──────── Очерк

НА МОМЕНТ ВСТРЕЧИ с Иваном Афонькиным мы были как бы на равных: он впервые за свою жизнь беседовал с «живым» журналистом, а я за три десятка лет работы в газете первый раз познакомился с садоводом, которому через два года исполнится девяносто лет.
По этому поводу по его инициативе на столе в его уютной кухне появился коньяк, скорая на руку сноха Люба собрала закуску. Думал, новый знакомый по причине солидного возраста лишь пригубит напиток, так сказать, для приличия, а он и не думал «разыгрывать» трезвенника – две рюмки «оприходовал», закусил плотно. Коньяк ему пошел на пользу: порозовели щеки, распрямились плечи, живей пошла беседа.
– Сейчас часто слышу: вкалывал мужик всю жизнь, как проклятый, вот и «согнулся» раньше времени. У меня другая точка зрения, – как бы предугадывая вопрос о совместимости коньяка с долгожительством, произнес ветеран. – Меру надо знать во всем, в том числе с выпивкой, не напиваться до такой степени, что и семья, и домашнее хозяйство, и работа – по боку.

────────────────
──────── Набор данных

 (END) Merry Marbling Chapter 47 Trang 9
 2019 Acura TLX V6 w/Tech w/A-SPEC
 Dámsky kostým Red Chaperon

────────────────
──────── Набор данных

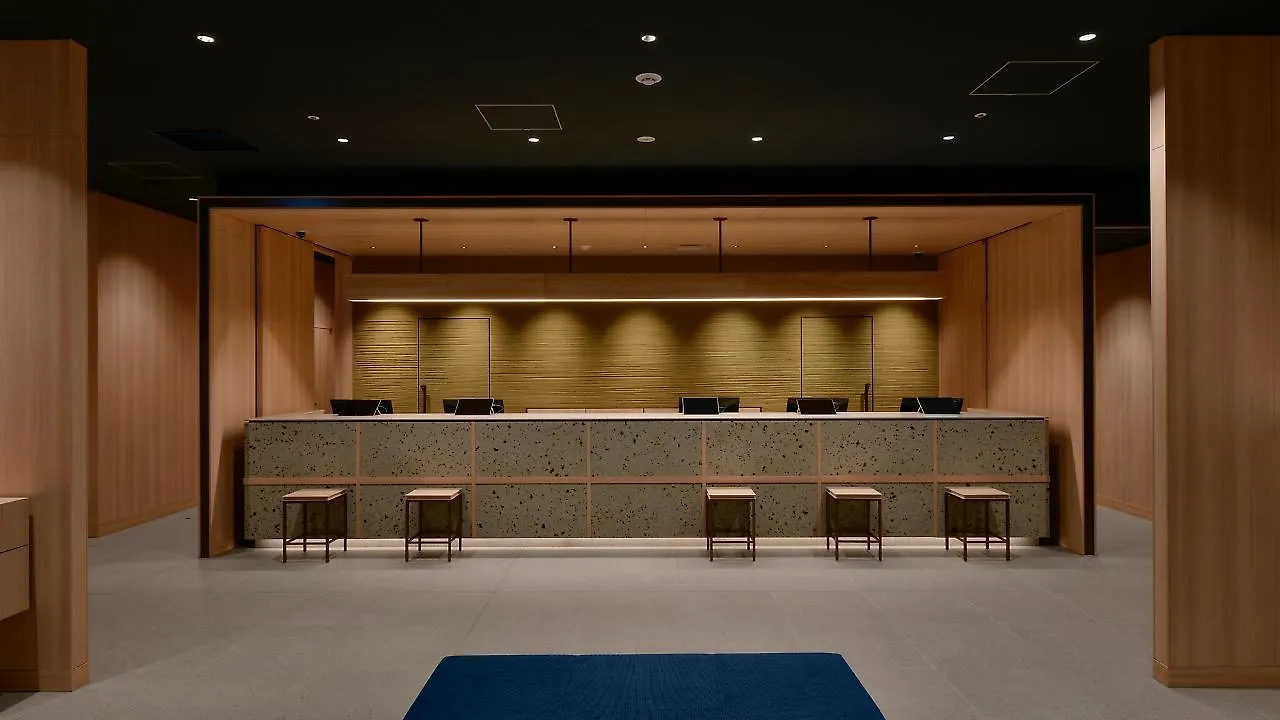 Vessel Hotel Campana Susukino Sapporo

────────────────
──────── Набор данных

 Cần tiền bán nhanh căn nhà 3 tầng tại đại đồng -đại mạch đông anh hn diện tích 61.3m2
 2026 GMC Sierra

────────────────

Задание A: Назовите всё, что, по словам ветерана в очерке о садоводе, может пойти «по боку», если напиваться без меры.
Задание B: Перепишите из очерка о садоводе фрагмент, который начинается словами «НА МОМЕНТ ВСТРЕЧИ» и продолжается до слов «исполнится девяносто лет.» включительно.

Ответ A: Семья, домашнее хозяйство, работа.

Ответ B:
НА МОМЕНТ ВСТРЕЧИ с Иваном Афонькиным мы были как бы на равных: он впервые за свою жизнь беседовал с «живым» журналистом, а я за три десятка лет работы в газете первый раз познакомился с садоводом, которому через два года исполнится девяносто лет.